> [Exercise]: Verbatim output of the lines below is required, with the images omitted.
[Opening Material for this exercise section]
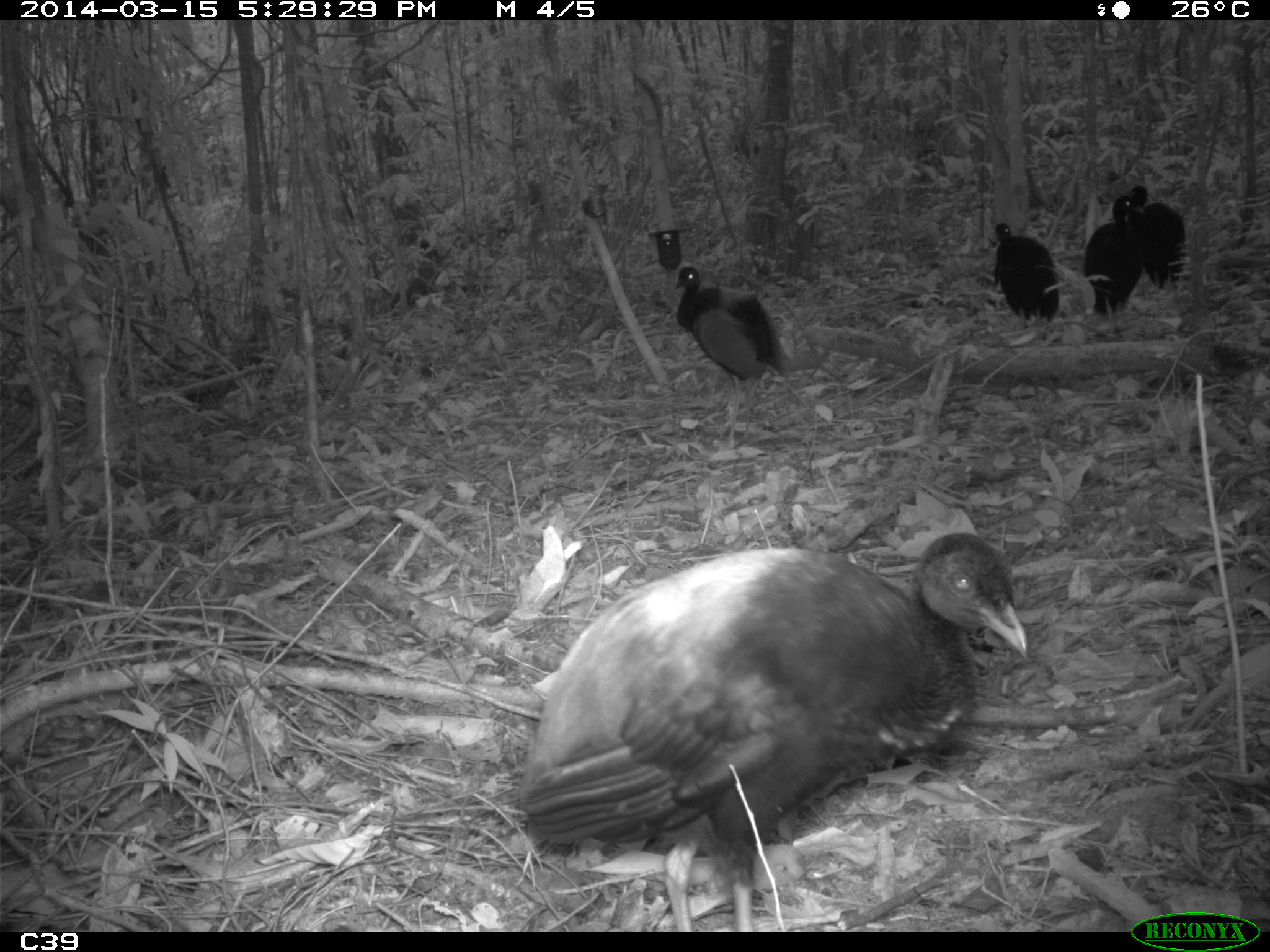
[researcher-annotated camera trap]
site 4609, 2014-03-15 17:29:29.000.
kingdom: Animalia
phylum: Chordata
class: Aves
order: Gruiformes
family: Psophiidae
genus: Psophia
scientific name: Psophia crepitans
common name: gray-winged trumpeter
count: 8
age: adult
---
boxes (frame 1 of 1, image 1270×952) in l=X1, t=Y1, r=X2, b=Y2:
psophia crepitans: l=517, t=529, r=1029, b=926; l=672, t=266, r=791, b=448; l=1082, t=197, r=1144, b=335; l=991, t=222, r=1060, b=338; l=1130, t=184, r=1184, b=289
[Closing Material for this exercise section]
> [Exercise output]:
[researcher-annotated camera trap]
site 4609, 2014-03-15 17:29:29.000.
kingdom: Animalia
phylum: Chordata
class: Aves
order: Gruiformes
family: Psophiidae
genus: Psophia
scientific name: Psophia crepitans
common name: gray-winged trumpeter
count: 8
age: adult
---
boxes (frame 1 of 1, image 1270×952) in l=X1, t=Y1, r=X2, b=Y2:
psophia crepitans: l=517, t=529, r=1029, b=926; l=672, t=266, r=791, b=448; l=1082, t=197, r=1144, b=335; l=991, t=222, r=1060, b=338; l=1130, t=184, r=1184, b=289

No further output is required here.